> **The task**
All pictures must be dropped, while the entries are given again word for word.

> **Data**

--- START ---

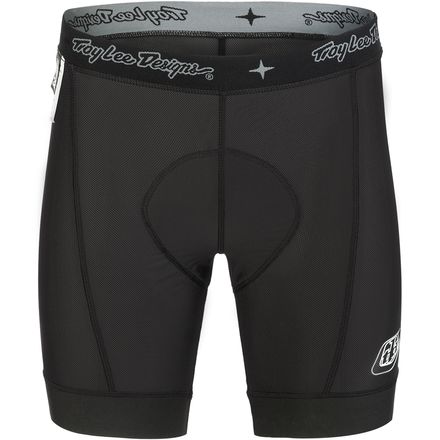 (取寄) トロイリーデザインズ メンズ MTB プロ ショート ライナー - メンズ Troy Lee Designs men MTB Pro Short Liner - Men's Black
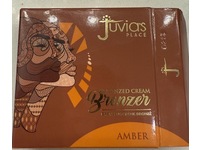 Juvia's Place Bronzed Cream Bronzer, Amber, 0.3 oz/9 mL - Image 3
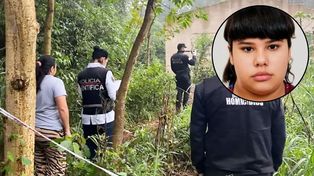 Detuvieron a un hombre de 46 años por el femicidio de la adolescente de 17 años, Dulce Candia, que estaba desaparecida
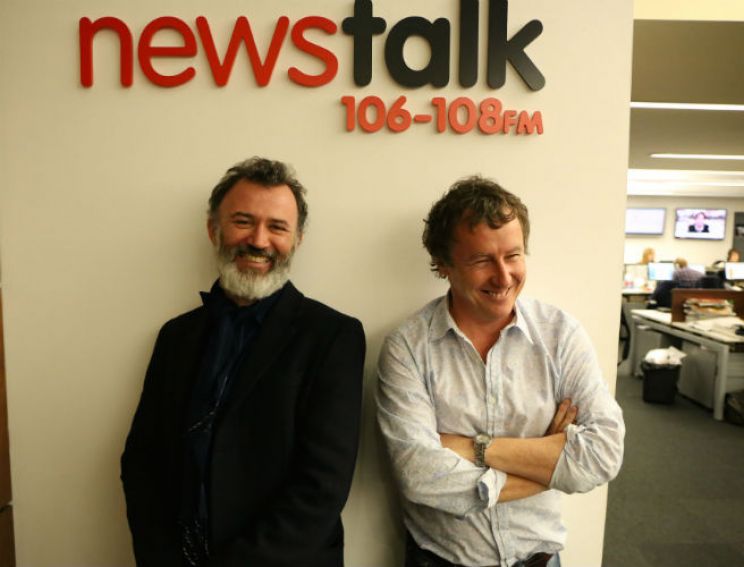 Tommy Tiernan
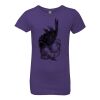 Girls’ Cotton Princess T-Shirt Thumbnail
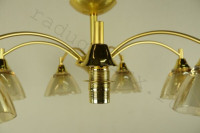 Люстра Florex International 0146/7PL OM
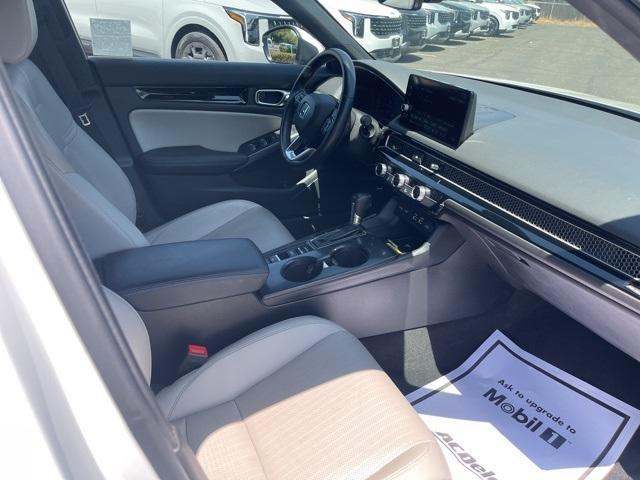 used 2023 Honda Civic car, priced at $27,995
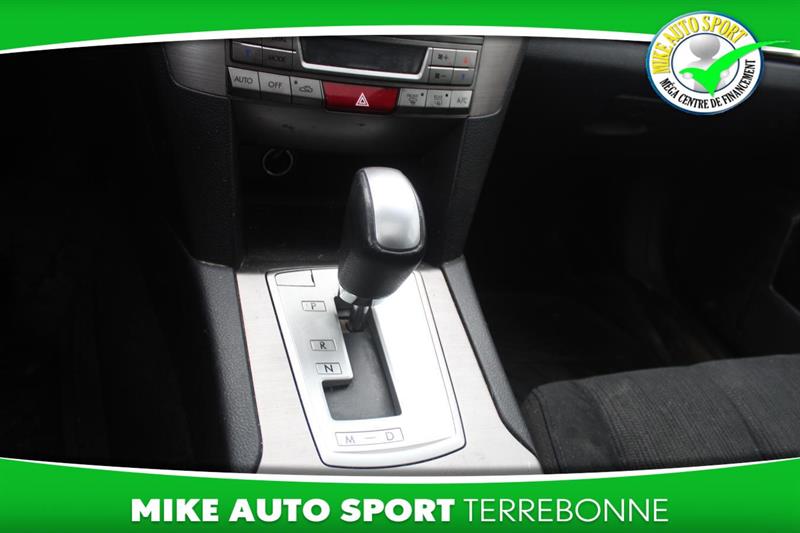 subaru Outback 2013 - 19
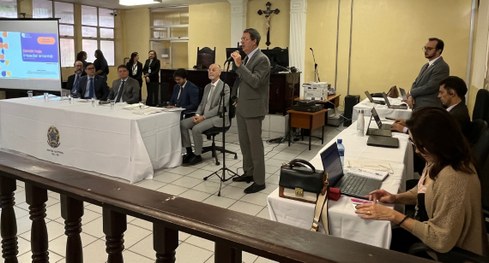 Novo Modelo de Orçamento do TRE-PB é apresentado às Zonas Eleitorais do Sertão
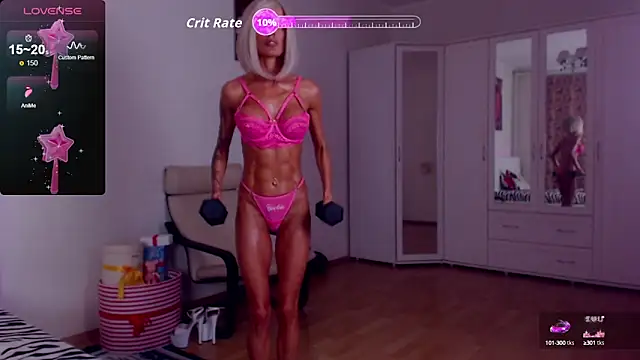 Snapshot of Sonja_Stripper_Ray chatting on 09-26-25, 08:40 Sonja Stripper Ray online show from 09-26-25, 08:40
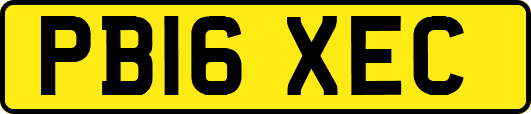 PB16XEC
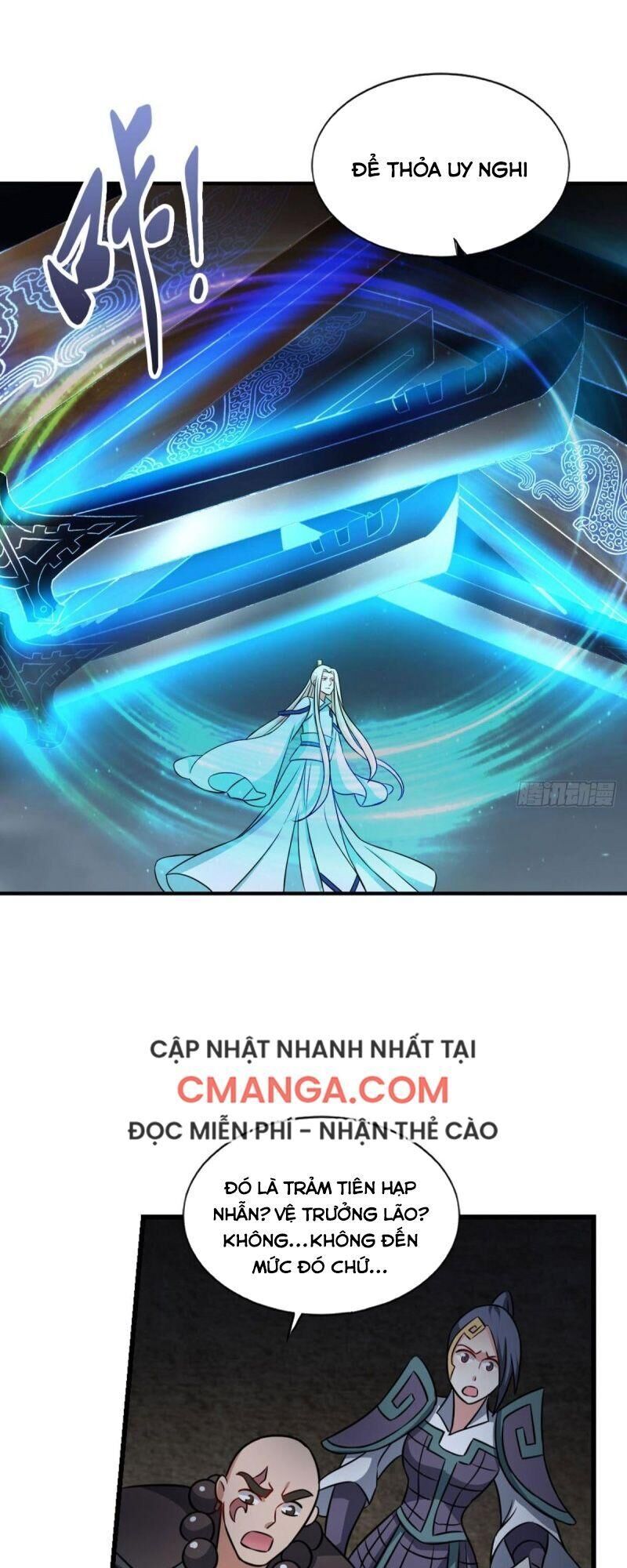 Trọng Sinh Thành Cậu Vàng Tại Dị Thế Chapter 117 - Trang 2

--- END ---

> **Written response**
 (取寄) トロイリーデザインズ メンズ MTB プロ ショート ライナー - メンズ Troy Lee Designs men MTB Pro Short Liner - Men's Black
 Juvia's Place Bronzed Cream Bronzer, Amber, 0.3 oz/9 mL - Image 3
 Detuvieron a un hombre de 46 años por el femicidio de la adolescente de 17 años, Dulce Candia, que estaba desaparecida
 Tommy Tiernan
 Girls’ Cotton Princess T-Shirt Thumbnail
 Люстра Florex International 0146/7PL OM
 used 2023 Honda Civic car, priced at $27,995
 subaru Outback 2013 - 19
 Novo Modelo de Orçamento do TRE-PB é apresentado às Zonas Eleitorais do Sertão
 Snapshot of Sonja_Stripper_Ray chatting on 09-26-25, 08:40 Sonja Stripper Ray online show from 09-26-25, 08:40
 PB16XEC
 Trọng Sinh Thành Cậu Vàng Tại Dị Thế Chapter 117 - Trang 2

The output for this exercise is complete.